EXCERTO |
Credor de uma insolvência com recibos verdes

Este post teve origem numa pergunta de um trabalhador despedido.


“Sou ex-trabalhador ou prestador de serviços de uma empresa que ficou insolvente.

Como sou ‘prestador de serviços’, a ‘recibos verdes’, o meu crédito laboral não foi reconhecido pela empresa.

Tive de instaurar uma ação no Tribunal do Trabalho para ser reconhecido como trabalhador efetivo da empresa.

O Tribunal do Trabalho reconheceu-me como trabalhador, apesar de a empresa só me considerar prestador de serviços.

No entanto, a empresa recorreu para a Relação, e ainda não foi decidido o recurso.

Eu reclamei este crédito como crédito laboral, portanto privilegiado.”


Pergunto:

> Este meu crédito reclamado é crédito laboral?
> É reconhecido como efetivo ou condicionado?
> Tenho direito a voto na assembleia de credores?
> Este recurso para a Relação é considerado extinto?

 

Quanto à envolvente:

Historicamente, os direitos dos trabalhadores foram tão espezinhados que agora a legislação protege-os sempre acima de tudo.

Os papéis assinados pelo trabalhador e os seus recibos verdes não se sobrepõem à realidade, que será o facto de o trabalhador ser na realidade um trabalhador dependente daquele emprego, da empresa e daquele salário.

EXERCÍCIO |
Continua o texto sobre os recibos verdes numa insolvência a partir da última frase. As linhas seguintes são material à parte, sem ligação ao texto.

CONJUNTO DE DADOS |
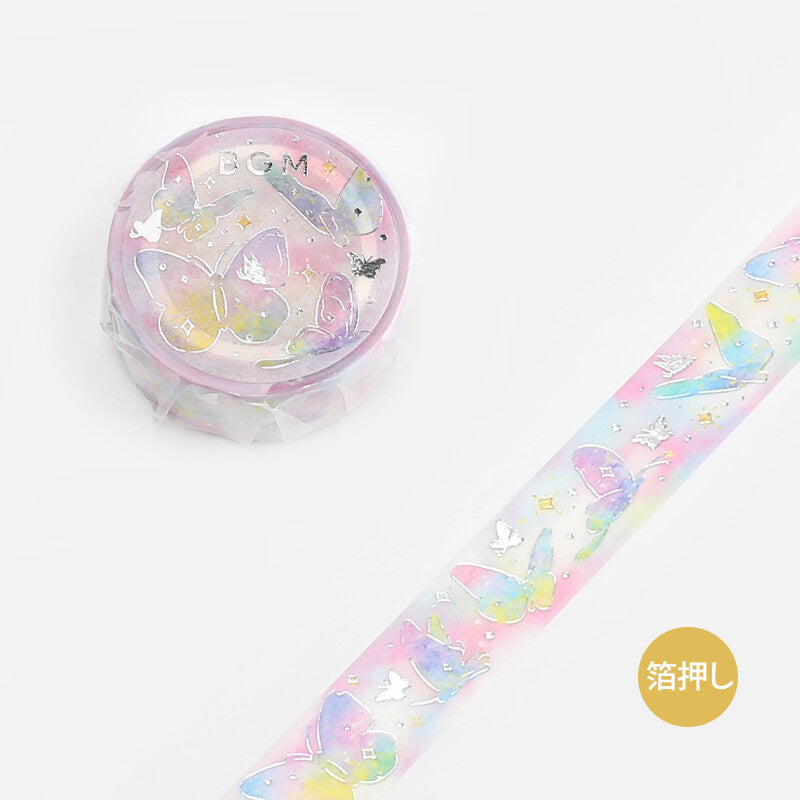 BGM Pastel Butterflies washi tape - Paper Kooka Australia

RESPOSTA |
Nestes casos pressupõe-se sempre que o trabalhador estaria em situação económica desesperada, e aceitou assinar tudo o que a empresa lhe colocou à frente, por forma a conseguir um emprego e assim o seu sustento.

Os ditos “falsos recibos verdes” são uma ilusão e um auto-engano dos empresários, porque no fim os trabalhadores vão para tribunal e ganham sempre. É sempre preferível os “patrões” fazerem um contrato a prazo. Assim no fim não haverá surpresas.

Por fim, se existiu recurso da decisão, a decisão ainda não tem força de lei.


Quanto às perguntas:

Regra geral, um crédito tem de ser reconhecido pelo devedor, pelo credor e pelo administrador.

Em casos de pequenas divergências, faz-se uma audiência e o juiz decide o valor do crédito.

Se não se chegar a acordo sobre o valor do crédito, o credor terá que colocar uma ação autónoma contra o devedor para decidir o valor da dívida. Essa ação correrá apensa ao processo de insolvência.

No entanto, o processo de insolvência prossegue, sendo atribuído ao crédito um valor provisório, apenas para efeitos de votação do plano. Este valor provisório pode ser alterado de assembleia para assembleia, não é definitivo, nem constitui sentença judicial.

O valor é atribuído provisoriamente função da evolução do caso e da probabilidade que o juiz “sente” de que venha a verificar-se o crédito em causa.

O valor provisório é uma questão de sentimento do juiz e ponto!

A classificação será sempre a de crédito “privilegiado”, pois tem origem em trabalho.

Se o Tribunal do Trabalho e a Relação não vierem a considerar o trabalhador como efetivo da empresa, o crédito desaparece.

Se mesmo assim existirem dívidas para com o trabalhador dos “recibos verdes” emitidos e ainda não recebidos, esse crédito será comum.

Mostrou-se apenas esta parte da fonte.